Actions to take:
- A) Reproduce part of the forum thread on outdoor electrical panels word for word, beginning at the words "Remember that the" and stopping after "of customer/ahj issue.".
- B) In the forum thread on outdoor electrical panels, what share of outdoor panels in the south does one poster estimate keep working year after year without trouble?
- C) Continue the forum thread on outdoor electrical panels from where it stops.

Passage to read:
[START]
UL489 is 40C, a therm/mag 15A ocpd might hold 18A if ambient is 29F, that could be bad on say a bc that is to some outlets that never get used and theres a fault there.

no reported issues....... not yet. the NEC is abut potential issues, not just the ones that have already happened. i like this approach, within reason and with data.

 

[user 100]

why not start with new construction / new installs?

UL489 is 40C, a therm/mag 15A ocpd might hold 18A if ambient is 29F, that could be bad on say a bc that is to some outlets that never get used and theres a fault there.

no reported issues....... not yet. the NEC is abut potential issues, not just the ones that have already happened. i like this approach, within reason and with data.

I understand where you and mbrooke are coming from, but the majority of ext installs will never cause any problems- guys, down in the south, you may drive for miles and the only set up you will encounter at a residence is an outdoor panel. And probably 98% of those panels continue to hum along year after year uneventfully, and their breakers trip reliably, through sweltering summer humidity and under the load of window ac's and under the strain of electric space heaters in the winter.

The fig 14 photo shown in mbrooke's link (cool link btw), is reflective of a bad/poorly maintained install and under the circumstances shown, it would be likely that there would be damage to breakers, bussing, conductors/insulation, terminals etc- much like the ​interior panel with those few missing knockouts that becomes a toilet/house for heat seeking rodents or a palace for roaches.

Should we also ban mh disconnects also because they have a few extra spaces (which is a huge convenience for future additions) that make sp cbs/ bcs in an ext panel possible?

Remember that the NEC already has requirements for ext panels/installs that when followed effectively eliminate/reduce many of the concerns (moisture, insects, corrosion) associated with ext panelboards.

I still believe that this is more of customer/ahj issue.

 

[mbrooke]

I understand where you and mbrooke are coming from, but the majority of ext installs will never cause any problems- guys, down in the south, you may drive for miles and the only set up you will encounter at a residence is an outdoor panel. And probably 98% of those panels continue to hum along year after year uneventfully, and their breakers trip reliably, through sweltering summer humidity and under the load of window ac's and under the strain of electric space heaters in the winter.

True, but of residential fires that happen, how many of them are from faulty breakers? We dont have an exact number, however in the case of those breakers pictured had a short circuit occurred while in service a fire may have ensued.

The fig 14 photo shown in mbrooke's link (cool link btw), is reflective of a bad/poorly maintained install and under the circumstances shown, it would be likely that there would be damage to breakers, bussing, conductors/insulation, terminals etc- much like the ​interior panel with those few missing knockouts that becomes a toilet/house for heat seeking rodents or a palace for roaches.
[END]
Listing:
[START]
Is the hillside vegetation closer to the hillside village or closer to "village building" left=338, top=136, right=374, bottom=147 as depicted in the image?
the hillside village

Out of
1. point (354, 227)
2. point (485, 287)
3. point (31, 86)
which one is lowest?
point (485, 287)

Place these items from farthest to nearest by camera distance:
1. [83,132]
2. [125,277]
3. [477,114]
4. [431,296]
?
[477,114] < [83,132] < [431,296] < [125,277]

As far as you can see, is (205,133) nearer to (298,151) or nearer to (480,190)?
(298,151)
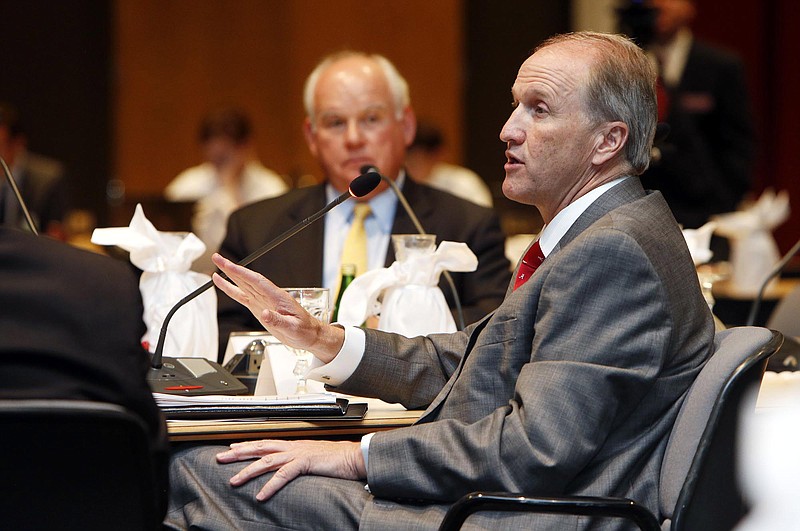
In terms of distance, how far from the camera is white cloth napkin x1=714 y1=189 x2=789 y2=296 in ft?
14.3

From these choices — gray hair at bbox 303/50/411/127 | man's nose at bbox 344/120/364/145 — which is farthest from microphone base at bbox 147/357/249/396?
gray hair at bbox 303/50/411/127

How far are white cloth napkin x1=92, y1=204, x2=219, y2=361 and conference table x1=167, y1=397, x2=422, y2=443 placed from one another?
43cm

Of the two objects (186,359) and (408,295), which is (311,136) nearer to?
(408,295)

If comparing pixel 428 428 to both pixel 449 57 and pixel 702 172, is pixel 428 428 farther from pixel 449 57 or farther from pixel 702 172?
pixel 449 57

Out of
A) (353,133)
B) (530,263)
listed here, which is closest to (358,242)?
(353,133)

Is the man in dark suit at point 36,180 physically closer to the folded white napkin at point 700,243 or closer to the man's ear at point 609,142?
the folded white napkin at point 700,243

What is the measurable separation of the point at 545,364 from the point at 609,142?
18.4 inches

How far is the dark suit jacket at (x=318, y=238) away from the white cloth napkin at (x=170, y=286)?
0.44m

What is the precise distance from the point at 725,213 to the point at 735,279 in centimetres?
98

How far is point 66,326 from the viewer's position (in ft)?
4.51

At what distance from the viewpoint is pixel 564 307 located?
1657 millimetres

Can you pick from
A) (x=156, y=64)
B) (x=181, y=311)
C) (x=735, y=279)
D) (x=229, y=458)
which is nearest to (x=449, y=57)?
(x=156, y=64)

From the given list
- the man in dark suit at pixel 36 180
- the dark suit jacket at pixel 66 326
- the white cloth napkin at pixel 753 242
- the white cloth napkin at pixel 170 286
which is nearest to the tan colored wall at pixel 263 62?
the man in dark suit at pixel 36 180

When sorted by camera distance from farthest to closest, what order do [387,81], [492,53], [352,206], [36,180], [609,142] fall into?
[492,53]
[36,180]
[387,81]
[352,206]
[609,142]
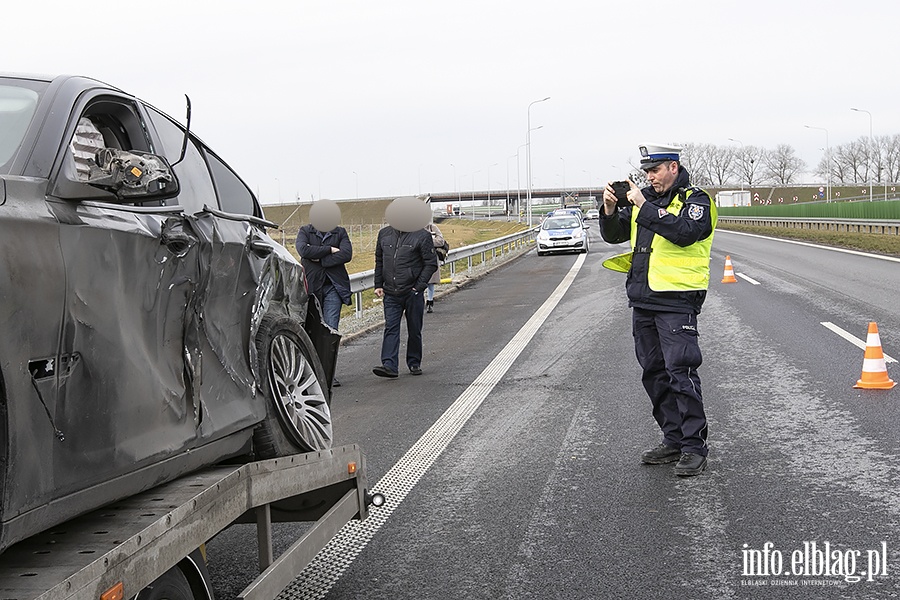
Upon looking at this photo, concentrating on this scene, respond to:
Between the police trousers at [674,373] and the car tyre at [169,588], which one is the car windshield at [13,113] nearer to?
the car tyre at [169,588]

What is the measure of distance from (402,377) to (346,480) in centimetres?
595

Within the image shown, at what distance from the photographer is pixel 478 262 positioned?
34.7 meters

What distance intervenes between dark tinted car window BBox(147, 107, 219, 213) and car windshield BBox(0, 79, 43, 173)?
686 mm

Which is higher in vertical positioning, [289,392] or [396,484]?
[289,392]

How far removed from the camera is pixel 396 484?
238 inches

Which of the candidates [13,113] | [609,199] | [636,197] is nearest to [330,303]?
[609,199]

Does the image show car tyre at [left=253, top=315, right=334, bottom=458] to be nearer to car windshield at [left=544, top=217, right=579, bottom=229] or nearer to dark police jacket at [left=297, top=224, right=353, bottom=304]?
dark police jacket at [left=297, top=224, right=353, bottom=304]

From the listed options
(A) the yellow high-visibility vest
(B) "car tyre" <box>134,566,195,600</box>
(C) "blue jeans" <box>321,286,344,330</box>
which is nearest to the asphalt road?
(C) "blue jeans" <box>321,286,344,330</box>

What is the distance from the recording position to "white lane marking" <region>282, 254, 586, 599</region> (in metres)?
4.49

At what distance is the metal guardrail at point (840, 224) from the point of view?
38.8 meters

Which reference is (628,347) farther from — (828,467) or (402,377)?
(828,467)

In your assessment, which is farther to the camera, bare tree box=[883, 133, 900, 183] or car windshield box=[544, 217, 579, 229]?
bare tree box=[883, 133, 900, 183]

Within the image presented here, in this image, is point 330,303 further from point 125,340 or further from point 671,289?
point 125,340

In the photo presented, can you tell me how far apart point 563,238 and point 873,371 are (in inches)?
1121
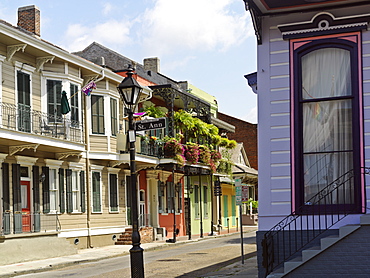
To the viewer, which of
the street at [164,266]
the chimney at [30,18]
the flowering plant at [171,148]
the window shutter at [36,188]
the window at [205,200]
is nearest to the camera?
the street at [164,266]

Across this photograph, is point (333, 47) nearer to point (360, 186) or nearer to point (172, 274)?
point (360, 186)

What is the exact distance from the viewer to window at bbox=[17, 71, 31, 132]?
2225 centimetres

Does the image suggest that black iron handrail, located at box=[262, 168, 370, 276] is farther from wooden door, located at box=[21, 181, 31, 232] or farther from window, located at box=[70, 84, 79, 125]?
window, located at box=[70, 84, 79, 125]

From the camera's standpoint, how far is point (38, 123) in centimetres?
2347

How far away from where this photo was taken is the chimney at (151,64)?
4269 cm

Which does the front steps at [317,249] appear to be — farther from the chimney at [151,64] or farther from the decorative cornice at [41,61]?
the chimney at [151,64]

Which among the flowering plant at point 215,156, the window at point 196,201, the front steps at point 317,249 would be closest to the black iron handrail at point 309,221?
the front steps at point 317,249

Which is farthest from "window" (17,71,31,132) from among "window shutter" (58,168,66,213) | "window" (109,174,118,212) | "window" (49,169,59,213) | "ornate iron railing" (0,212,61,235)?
"window" (109,174,118,212)

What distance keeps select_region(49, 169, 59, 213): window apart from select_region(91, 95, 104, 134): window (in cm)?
334

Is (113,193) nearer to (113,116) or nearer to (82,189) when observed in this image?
(82,189)

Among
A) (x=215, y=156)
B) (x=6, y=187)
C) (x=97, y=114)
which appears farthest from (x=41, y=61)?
(x=215, y=156)

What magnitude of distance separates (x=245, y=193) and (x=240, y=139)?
40.4 m

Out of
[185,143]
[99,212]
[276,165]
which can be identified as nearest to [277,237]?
[276,165]

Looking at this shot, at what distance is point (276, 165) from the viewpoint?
10445mm
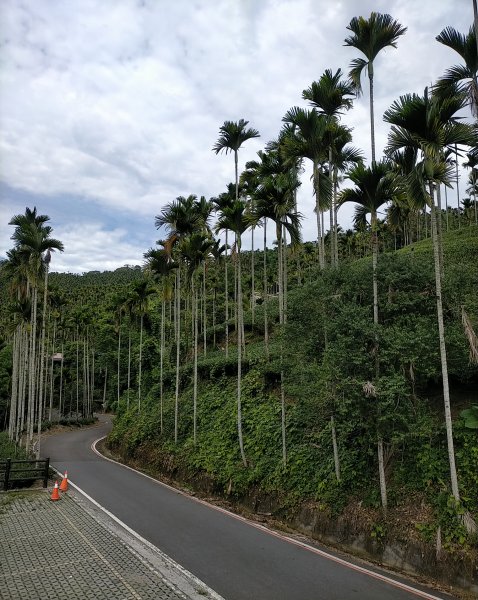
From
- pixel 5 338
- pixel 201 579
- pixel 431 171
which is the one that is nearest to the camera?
pixel 201 579

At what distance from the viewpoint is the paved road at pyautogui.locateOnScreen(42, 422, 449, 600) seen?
838 cm

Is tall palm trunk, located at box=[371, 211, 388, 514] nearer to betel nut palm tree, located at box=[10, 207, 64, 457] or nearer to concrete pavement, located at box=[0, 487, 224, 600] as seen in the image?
concrete pavement, located at box=[0, 487, 224, 600]

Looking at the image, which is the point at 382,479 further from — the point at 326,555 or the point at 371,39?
the point at 371,39

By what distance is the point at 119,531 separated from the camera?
11500 millimetres

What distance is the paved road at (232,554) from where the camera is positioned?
8.38m

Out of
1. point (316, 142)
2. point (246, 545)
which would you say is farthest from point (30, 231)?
point (246, 545)

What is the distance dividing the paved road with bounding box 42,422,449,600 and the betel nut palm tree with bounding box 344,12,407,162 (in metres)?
10.8

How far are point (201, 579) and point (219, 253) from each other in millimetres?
30257

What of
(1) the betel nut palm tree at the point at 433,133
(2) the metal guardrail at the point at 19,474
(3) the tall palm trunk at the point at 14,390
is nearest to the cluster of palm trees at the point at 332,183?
(1) the betel nut palm tree at the point at 433,133

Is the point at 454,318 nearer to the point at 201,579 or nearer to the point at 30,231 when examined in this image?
the point at 201,579

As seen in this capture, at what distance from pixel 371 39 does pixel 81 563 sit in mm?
16468

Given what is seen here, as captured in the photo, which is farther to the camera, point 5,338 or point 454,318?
point 5,338

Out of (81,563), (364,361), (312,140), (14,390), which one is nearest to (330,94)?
(312,140)

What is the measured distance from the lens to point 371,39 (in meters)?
14.1
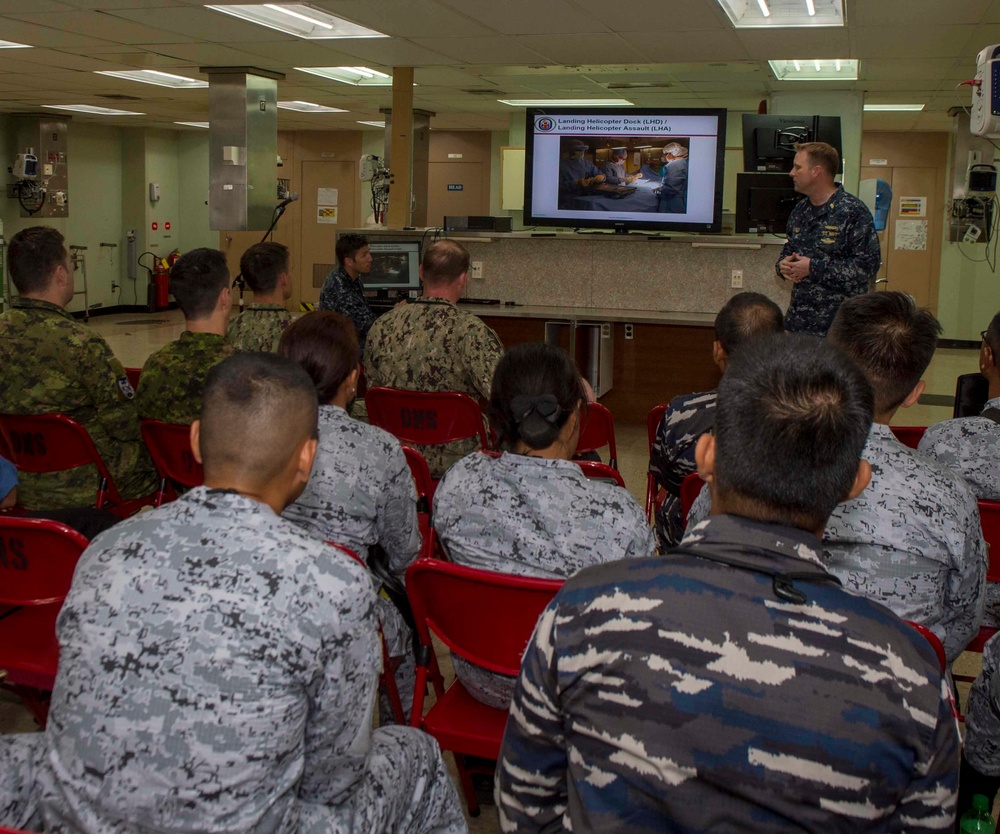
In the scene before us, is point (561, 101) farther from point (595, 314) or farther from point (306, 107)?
point (595, 314)

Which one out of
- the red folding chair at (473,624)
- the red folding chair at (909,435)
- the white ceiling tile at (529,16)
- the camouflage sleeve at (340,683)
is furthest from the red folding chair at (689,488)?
the white ceiling tile at (529,16)

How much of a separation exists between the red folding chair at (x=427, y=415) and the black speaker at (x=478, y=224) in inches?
139

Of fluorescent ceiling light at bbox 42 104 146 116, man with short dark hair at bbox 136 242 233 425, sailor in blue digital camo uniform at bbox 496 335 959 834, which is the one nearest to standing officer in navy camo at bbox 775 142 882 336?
man with short dark hair at bbox 136 242 233 425

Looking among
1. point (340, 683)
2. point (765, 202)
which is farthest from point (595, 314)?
point (340, 683)

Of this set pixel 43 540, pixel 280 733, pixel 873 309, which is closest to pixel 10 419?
pixel 43 540

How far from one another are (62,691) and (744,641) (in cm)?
83

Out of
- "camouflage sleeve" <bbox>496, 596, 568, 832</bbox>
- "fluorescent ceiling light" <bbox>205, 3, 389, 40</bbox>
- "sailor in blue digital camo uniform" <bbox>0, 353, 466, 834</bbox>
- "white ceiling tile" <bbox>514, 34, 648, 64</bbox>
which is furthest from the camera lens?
"white ceiling tile" <bbox>514, 34, 648, 64</bbox>

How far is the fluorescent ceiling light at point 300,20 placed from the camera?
6035 mm

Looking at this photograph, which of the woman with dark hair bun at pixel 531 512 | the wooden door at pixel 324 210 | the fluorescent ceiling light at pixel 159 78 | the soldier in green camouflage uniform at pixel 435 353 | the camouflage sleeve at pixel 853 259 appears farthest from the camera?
the wooden door at pixel 324 210

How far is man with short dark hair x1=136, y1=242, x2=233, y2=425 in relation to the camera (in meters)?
3.16

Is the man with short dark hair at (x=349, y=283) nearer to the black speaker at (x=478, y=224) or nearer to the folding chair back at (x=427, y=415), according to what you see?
the black speaker at (x=478, y=224)

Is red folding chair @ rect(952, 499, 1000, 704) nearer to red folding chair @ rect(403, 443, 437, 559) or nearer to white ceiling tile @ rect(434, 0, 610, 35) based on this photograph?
red folding chair @ rect(403, 443, 437, 559)

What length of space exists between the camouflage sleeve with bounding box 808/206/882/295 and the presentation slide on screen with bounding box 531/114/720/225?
152cm

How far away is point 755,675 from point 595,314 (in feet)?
17.9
[END]
Task-by-task outputs:
- A)
Remember that the NEC already has requirements for ext panels/installs that when followed effectively eliminate/reduce many of the concerns (moisture, insects, corrosion) associated with ext panelboards.

I still believe that this is more of customer/ahj issue.

- B) Probably 98%.

- C)
True, but critters can still get in under the right conditions more so then an indoor panel. The rapid temperature swings can accelerate breaker's aging internally over decades.

Should we also ban mh disconnects also because they have a few extra spaces (which is a huge convenience for future additions) that make sp cbs/ bcs in an ext panel possible?

Remember that the NEC already has requirements for ext panels/installs that when followed effectively eliminate/reduce many of the concerns (moisture, insects, corrosion) associated with ext panelboards.

Reduce, but not not eliminate in its entirety. Breakers still see temp and humidity swings. Breaker internals can still get morning dew/condensation. No tests are done which grantee breakers exposed to such will have the same failure rate as those within conditioned environments.

I still believe that this is more of customer/ahj issue.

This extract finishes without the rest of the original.